China has invested heavily in Africa in recent decades, including in infrastructure and resource development, while Russian influence has also grown, including through the deployment of troops from Russia’s private military contractor Wagner Group to aid governments in several countries.
“On this trip I intend to do work that is focused on increasing investments here on the continent and facilitating economic growth and opportunity,” Harris said shortly after touching down in Ghana, the first destination in a trip that will include visits to Tanzania and Zambia.
The administration of U.S. President Joe Biden has sought to strengthen ties with Africa, in part to offer an alternative to rival powers.
In December, ahead of a U.S.-Africa summit, the U.S. committed $55 billion to the continent over the next three years.
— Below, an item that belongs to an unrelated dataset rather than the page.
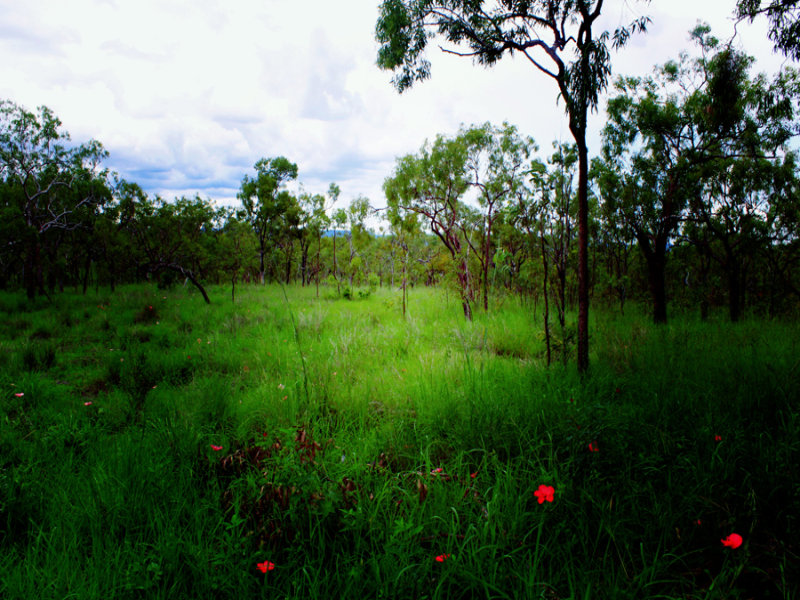 Address available on request, Lakeland, Qld 4871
Secretary of State Antony Blinken announced $150 million in new humanitarian aid for Africa’s Sahel region during a visit to Niger this month.
Biden is yet to visit Africa as president.
On this trip, Harris will also discuss China’s engagement in technology and economic issues in Africa that concern the United States, as well as China’s involvement in debt restructuring, senior U.S. officials said last week.
Harris will meet Ghana President Nana Akufo-Addo this week and will visit a former slave castle from which slaves were sent to America during the slave trade era.
Harris will be in Ghana from March 26-29, then in Tanzania from March 29-31. Her final stop is Zambia, on March 31 and April 1. She will meet with the three countries’ presidents and plans to announce public- and private-sector investments.